╭─ Available records

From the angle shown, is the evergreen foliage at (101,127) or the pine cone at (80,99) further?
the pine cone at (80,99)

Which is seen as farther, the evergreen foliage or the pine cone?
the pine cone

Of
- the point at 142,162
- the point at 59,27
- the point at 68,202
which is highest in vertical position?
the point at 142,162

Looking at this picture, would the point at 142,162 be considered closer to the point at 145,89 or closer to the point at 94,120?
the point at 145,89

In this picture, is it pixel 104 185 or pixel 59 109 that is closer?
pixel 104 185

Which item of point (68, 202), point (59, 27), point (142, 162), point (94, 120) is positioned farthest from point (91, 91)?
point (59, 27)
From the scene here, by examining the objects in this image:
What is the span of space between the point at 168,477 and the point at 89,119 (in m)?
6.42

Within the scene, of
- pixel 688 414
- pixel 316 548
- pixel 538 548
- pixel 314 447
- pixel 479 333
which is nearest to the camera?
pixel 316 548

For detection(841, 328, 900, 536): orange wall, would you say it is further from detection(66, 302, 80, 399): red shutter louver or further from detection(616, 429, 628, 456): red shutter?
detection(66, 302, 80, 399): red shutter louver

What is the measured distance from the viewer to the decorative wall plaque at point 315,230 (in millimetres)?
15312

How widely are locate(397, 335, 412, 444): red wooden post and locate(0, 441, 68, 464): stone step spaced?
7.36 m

╰─
╭─ Available records

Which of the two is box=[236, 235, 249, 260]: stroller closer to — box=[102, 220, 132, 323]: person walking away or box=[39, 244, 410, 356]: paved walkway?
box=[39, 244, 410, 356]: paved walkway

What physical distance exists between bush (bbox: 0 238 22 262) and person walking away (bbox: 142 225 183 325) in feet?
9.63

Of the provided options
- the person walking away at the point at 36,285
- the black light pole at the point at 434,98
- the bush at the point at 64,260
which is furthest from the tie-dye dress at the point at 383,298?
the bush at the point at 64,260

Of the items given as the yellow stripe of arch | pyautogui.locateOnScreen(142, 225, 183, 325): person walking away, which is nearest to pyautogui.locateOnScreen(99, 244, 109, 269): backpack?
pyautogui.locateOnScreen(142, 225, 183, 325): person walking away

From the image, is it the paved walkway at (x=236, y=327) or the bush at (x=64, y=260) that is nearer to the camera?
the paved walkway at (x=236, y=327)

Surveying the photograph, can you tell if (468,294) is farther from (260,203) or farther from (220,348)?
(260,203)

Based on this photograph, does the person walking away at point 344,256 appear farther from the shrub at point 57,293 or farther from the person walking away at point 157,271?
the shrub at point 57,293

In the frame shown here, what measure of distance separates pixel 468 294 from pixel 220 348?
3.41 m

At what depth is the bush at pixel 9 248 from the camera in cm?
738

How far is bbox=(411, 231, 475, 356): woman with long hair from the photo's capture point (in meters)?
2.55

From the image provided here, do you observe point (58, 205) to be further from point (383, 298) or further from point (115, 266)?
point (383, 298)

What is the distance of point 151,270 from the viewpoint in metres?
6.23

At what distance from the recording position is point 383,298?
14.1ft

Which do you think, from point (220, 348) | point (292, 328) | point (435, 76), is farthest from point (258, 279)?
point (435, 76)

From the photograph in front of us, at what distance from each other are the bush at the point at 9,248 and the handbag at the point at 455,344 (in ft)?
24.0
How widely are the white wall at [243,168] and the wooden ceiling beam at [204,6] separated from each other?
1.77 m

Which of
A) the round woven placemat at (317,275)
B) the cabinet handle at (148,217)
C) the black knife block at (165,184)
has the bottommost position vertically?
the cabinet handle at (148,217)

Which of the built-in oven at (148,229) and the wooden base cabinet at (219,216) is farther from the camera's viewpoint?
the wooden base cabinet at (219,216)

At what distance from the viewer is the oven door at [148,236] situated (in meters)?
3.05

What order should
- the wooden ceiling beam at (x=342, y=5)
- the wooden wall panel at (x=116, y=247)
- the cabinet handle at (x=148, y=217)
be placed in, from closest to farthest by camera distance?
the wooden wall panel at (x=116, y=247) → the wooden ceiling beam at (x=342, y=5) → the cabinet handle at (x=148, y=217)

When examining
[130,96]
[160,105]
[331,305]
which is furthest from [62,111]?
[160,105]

╰─
╭─ Available records

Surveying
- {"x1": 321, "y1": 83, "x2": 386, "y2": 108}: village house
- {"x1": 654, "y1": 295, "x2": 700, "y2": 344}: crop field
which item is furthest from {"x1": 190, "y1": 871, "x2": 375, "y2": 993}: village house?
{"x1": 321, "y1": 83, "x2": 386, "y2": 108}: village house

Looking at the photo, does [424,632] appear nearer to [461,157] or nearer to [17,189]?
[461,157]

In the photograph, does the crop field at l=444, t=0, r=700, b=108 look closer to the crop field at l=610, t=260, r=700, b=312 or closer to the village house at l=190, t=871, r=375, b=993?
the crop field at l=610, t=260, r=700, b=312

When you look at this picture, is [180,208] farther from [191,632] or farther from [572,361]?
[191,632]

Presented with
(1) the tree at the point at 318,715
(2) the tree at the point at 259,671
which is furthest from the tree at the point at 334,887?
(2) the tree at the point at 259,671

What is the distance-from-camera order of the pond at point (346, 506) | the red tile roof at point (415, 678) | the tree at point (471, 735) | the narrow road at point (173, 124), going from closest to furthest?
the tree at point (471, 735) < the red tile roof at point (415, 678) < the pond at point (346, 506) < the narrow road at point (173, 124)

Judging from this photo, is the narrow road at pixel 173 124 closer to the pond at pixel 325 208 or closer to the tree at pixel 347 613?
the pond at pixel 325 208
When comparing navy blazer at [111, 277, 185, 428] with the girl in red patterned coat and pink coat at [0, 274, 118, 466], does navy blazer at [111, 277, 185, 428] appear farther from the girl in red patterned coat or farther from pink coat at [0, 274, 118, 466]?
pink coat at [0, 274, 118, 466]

╰─

**Task:** Pick out every line above that contains the word "evergreen", matching case exactly.

**The response:**
From the angle shown, is the evergreen foliage at (101,127) or the pine cone at (80,99) further?
Which is seen as farther, the evergreen foliage or the pine cone?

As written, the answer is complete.